WORK INSTRUCTION: If a line of the entries below includes the word "assets", it counts; state the total and nothing further.

RECORDS FOR THE TASK:
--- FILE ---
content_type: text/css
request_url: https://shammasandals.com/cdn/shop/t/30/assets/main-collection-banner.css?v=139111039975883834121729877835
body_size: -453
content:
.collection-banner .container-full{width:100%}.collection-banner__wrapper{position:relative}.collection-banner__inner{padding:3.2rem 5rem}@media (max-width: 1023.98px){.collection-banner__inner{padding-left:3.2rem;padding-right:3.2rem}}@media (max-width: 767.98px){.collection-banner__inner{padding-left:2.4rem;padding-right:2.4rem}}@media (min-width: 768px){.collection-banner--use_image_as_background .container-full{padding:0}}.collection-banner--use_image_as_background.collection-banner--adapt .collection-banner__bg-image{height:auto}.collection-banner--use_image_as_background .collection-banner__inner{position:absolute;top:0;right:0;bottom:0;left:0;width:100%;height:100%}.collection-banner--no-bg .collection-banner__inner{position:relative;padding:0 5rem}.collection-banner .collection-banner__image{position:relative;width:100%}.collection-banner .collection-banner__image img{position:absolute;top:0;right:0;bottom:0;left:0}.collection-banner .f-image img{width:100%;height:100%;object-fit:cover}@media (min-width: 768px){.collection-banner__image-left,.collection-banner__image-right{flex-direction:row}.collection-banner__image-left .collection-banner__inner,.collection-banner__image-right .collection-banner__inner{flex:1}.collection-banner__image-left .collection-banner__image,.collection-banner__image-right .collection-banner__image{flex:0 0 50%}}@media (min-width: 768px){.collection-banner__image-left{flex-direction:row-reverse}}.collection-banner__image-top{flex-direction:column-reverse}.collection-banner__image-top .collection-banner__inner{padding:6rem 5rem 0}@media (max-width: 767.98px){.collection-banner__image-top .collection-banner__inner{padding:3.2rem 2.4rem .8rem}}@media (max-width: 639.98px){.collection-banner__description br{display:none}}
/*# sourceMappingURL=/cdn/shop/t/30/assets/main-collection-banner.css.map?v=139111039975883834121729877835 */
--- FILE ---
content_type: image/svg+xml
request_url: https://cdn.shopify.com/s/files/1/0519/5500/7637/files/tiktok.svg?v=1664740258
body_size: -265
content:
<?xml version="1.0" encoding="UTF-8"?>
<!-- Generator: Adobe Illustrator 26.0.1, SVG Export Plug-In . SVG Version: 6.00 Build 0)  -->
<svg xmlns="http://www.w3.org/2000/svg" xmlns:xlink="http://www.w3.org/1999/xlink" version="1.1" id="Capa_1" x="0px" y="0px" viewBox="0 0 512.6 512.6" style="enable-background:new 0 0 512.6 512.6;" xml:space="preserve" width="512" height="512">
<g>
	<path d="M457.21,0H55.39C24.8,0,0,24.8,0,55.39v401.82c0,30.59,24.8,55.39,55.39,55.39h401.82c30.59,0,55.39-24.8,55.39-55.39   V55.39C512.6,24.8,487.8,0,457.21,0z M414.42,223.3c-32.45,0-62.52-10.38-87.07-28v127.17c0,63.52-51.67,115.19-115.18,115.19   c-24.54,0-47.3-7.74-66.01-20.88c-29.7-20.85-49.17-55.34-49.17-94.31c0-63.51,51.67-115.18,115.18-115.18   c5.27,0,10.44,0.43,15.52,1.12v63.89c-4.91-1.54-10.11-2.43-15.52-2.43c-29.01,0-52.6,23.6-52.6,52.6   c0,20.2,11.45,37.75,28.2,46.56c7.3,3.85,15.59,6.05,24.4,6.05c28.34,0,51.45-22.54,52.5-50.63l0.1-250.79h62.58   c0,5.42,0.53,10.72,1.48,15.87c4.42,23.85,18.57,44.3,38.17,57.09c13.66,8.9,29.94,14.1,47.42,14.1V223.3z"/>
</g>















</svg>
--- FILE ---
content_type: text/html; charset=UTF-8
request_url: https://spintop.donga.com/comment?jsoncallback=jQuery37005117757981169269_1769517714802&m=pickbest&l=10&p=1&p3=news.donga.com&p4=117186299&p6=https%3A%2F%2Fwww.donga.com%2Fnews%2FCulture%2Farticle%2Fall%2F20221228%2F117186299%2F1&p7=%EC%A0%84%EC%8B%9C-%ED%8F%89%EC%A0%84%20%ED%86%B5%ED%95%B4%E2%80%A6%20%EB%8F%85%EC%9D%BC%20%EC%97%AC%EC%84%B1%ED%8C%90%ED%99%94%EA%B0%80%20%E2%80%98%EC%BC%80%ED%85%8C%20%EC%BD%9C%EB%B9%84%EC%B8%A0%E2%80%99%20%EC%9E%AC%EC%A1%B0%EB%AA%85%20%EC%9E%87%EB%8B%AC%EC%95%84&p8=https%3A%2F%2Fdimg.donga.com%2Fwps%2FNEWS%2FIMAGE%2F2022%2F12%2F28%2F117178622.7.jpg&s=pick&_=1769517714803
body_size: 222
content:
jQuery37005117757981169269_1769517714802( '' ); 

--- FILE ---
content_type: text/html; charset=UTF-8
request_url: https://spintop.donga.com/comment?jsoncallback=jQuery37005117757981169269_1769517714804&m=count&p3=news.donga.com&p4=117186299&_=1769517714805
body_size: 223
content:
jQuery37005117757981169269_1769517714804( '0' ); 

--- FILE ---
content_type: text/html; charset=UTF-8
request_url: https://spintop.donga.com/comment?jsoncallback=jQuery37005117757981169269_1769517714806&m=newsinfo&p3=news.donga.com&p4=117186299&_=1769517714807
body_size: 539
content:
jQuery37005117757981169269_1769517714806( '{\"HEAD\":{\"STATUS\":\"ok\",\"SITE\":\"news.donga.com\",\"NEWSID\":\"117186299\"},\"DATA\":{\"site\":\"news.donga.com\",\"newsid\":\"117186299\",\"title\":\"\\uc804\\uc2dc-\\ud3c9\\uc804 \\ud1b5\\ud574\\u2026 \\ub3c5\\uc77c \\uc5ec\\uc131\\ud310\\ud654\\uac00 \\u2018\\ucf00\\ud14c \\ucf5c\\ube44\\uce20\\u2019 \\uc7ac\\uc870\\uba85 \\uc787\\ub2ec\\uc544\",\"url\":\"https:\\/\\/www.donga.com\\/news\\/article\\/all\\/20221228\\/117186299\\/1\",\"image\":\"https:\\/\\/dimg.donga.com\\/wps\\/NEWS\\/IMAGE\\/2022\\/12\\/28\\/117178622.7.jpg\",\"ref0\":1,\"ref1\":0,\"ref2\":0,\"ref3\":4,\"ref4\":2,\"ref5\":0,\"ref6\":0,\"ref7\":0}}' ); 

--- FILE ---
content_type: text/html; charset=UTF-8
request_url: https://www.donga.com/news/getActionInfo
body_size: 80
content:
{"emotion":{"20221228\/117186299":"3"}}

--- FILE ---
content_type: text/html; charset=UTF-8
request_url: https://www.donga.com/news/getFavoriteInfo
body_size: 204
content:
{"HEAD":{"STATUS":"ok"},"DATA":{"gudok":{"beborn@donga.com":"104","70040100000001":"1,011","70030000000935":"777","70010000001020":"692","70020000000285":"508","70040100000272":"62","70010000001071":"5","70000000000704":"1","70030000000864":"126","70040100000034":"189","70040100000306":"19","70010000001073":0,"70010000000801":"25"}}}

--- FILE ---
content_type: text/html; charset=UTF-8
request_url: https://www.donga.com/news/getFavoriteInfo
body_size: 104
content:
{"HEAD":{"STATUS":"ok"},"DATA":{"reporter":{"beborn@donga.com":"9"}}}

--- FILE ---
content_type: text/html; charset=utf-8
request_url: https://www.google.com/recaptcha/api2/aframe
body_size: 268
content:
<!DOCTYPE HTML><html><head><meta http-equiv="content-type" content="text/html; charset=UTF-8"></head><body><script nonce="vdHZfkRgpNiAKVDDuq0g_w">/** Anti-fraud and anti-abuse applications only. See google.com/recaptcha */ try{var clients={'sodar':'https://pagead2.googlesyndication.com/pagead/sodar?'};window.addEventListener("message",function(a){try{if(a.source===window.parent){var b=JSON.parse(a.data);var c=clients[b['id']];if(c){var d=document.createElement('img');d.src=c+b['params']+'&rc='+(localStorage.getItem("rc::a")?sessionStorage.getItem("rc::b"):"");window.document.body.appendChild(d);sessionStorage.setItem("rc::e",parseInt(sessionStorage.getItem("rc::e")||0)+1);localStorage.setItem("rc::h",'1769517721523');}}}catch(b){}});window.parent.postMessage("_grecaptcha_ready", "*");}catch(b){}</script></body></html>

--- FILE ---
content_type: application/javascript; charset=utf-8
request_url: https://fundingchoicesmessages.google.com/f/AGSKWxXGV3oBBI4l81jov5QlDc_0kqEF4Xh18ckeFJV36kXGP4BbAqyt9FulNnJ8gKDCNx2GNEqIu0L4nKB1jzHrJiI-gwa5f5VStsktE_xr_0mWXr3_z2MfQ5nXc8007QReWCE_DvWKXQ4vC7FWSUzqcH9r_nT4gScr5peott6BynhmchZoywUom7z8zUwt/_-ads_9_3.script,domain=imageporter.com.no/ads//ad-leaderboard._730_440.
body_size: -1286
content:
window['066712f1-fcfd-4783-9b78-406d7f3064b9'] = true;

EXERCISE RESULT: 2